A Warsaw-based software house receives a request from its largest client: certify that your AI-powered recruitment tool complies with the EU AI Act before renewing the contract in Q3 2026. The development team has heard of the regulation. The legal team has not yet mapped it. The clock is already running.
The EU AI Act entered into force on 1 August 2024 and applies in phases through August 2027. Polish companies that develop, deploy, or integrate AI systems must classify those systems by risk level, meet conformity requirements, and – for high-risk applications – register in the EU database before placing them on the market.
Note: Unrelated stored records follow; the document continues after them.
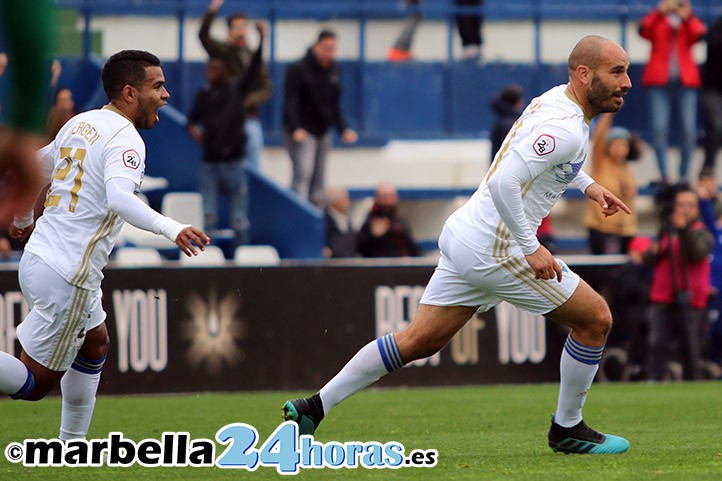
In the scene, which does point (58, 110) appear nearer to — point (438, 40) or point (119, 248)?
point (119, 248)

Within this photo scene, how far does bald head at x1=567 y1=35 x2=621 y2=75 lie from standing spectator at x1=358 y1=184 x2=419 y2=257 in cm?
742

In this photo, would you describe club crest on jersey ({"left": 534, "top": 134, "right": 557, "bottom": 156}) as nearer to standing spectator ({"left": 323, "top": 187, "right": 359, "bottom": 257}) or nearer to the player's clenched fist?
the player's clenched fist

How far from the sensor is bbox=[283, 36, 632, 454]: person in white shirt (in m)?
7.13

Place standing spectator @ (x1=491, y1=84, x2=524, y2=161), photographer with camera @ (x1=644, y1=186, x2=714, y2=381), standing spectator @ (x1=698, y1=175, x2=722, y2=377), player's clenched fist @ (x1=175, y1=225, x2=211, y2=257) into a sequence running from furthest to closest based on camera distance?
standing spectator @ (x1=491, y1=84, x2=524, y2=161) < standing spectator @ (x1=698, y1=175, x2=722, y2=377) < photographer with camera @ (x1=644, y1=186, x2=714, y2=381) < player's clenched fist @ (x1=175, y1=225, x2=211, y2=257)

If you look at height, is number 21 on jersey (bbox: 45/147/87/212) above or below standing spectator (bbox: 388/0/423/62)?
below

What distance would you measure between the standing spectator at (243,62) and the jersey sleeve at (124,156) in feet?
26.9

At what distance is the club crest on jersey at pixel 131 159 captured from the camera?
22.4 ft

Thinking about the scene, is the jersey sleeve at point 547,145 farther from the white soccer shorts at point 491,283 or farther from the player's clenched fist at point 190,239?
the player's clenched fist at point 190,239

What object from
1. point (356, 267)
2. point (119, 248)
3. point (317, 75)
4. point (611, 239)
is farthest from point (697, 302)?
point (119, 248)

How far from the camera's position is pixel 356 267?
45.1ft

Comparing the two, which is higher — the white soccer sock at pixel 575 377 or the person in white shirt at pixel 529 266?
the person in white shirt at pixel 529 266

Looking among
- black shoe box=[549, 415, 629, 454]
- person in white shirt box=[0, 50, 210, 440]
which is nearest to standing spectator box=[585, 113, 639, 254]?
black shoe box=[549, 415, 629, 454]

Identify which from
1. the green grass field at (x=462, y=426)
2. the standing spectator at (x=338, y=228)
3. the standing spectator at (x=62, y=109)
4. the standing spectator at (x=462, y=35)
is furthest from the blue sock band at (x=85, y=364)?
the standing spectator at (x=462, y=35)

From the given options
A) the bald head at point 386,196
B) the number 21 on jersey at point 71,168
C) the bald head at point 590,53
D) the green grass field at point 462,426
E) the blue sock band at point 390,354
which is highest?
the bald head at point 590,53
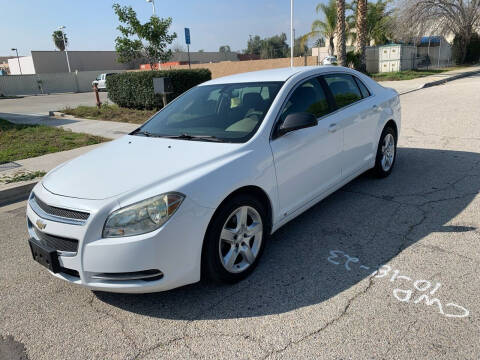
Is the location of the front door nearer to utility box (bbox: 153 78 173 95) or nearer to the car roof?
the car roof

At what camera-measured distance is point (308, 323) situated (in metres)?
2.68

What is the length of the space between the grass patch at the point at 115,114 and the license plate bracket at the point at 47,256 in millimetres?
10059

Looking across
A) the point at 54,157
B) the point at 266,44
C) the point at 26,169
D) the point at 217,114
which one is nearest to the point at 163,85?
the point at 54,157

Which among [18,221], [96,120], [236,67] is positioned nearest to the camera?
[18,221]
Failure to comply before the applicable deadline precludes market access and exposes operators to fines of up to EUR 35 million or 7% of global annual turnover, whichever is higher.
This guide walks through the implementation timeline phase by phase, identifies the steps Polish businesses must take now, and flags the most common mistakes that forfeit compliance credit already earned. It covers three business scenarios – a manufacturing company, an IT product firm, and a foreign investor entering the Polish market – and closes with a practical checklist and FAQ.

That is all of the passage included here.